═════ Dataset extract ═════
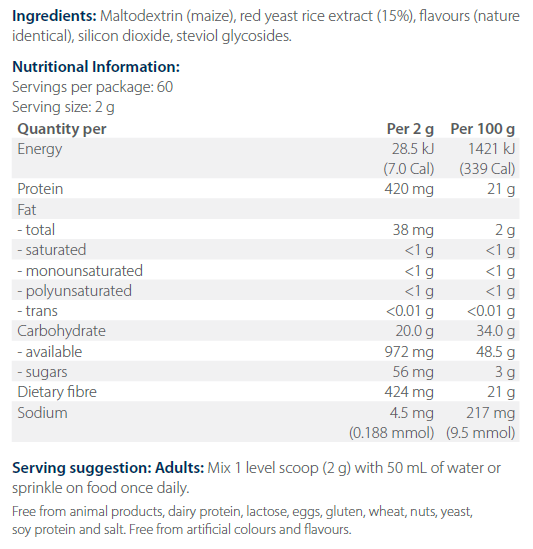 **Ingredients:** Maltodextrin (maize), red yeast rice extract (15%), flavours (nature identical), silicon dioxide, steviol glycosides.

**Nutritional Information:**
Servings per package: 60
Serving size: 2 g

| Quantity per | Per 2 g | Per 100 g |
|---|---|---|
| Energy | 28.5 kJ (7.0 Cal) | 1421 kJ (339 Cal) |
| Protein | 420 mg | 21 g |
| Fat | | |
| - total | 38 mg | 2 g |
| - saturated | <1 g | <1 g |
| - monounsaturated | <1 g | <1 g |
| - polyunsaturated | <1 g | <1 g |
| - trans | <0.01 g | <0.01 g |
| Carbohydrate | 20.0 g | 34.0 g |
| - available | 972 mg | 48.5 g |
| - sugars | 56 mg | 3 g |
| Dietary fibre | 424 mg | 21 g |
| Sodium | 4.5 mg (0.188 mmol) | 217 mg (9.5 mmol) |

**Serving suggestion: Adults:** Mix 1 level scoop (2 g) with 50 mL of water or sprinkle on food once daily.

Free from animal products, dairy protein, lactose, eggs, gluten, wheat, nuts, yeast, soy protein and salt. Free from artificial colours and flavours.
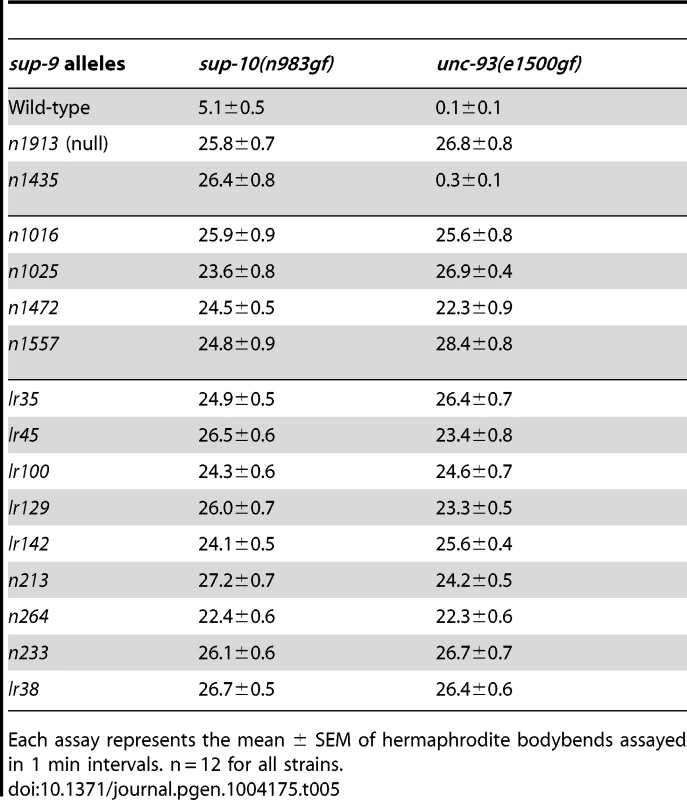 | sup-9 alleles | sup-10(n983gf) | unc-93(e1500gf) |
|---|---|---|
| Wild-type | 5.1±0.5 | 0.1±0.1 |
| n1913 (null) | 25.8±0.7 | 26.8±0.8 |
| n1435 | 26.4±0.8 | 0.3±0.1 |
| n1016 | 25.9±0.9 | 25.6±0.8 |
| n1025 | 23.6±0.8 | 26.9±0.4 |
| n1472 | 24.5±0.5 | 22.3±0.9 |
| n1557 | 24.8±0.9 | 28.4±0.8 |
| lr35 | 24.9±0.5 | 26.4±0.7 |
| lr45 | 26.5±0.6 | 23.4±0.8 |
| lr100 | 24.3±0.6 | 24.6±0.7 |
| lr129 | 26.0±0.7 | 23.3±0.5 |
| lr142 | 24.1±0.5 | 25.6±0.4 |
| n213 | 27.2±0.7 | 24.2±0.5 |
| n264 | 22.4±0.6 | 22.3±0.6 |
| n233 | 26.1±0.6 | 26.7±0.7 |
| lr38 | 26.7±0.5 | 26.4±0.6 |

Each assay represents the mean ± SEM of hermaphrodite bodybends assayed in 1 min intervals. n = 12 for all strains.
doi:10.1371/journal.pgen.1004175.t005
═════
═════ Dataset extract ═════
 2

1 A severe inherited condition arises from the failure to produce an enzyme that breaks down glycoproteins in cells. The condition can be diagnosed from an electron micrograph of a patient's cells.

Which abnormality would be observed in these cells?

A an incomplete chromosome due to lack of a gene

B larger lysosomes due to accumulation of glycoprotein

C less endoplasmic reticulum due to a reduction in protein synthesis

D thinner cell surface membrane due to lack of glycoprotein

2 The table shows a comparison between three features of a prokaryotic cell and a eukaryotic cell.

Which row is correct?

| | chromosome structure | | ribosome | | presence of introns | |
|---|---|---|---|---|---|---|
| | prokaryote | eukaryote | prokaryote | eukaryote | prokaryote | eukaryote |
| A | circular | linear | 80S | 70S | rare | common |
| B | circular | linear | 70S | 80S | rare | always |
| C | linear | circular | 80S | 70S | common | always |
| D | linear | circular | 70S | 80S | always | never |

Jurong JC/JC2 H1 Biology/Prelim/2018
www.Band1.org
═════
Requirement — Out of the data above, transcribe exactly and only the lines starting with the line that has "24.8±0.9 | 28.4±0.8 |" and going on through the line that has "26.7±0.5 | 26.4±0.6 |", both included.

Result below —
| n1557 | 24.8±0.9 | 28.4±0.8 |
| lr35 | 24.9±0.5 | 26.4±0.7 |
| lr45 | 26.5±0.6 | 23.4±0.8 |
| lr100 | 24.3±0.6 | 24.6±0.7 |
| lr129 | 26.0±0.7 | 23.3±0.5 |
| lr142 | 24.1±0.5 | 25.6±0.4 |
| n213 | 27.2±0.7 | 24.2±0.5 |
| n264 | 22.4±0.6 | 22.3±0.6 |
| n233 | 26.1±0.6 | 26.7±0.7 |
| lr38 | 26.7±0.5 | 26.4±0.6 |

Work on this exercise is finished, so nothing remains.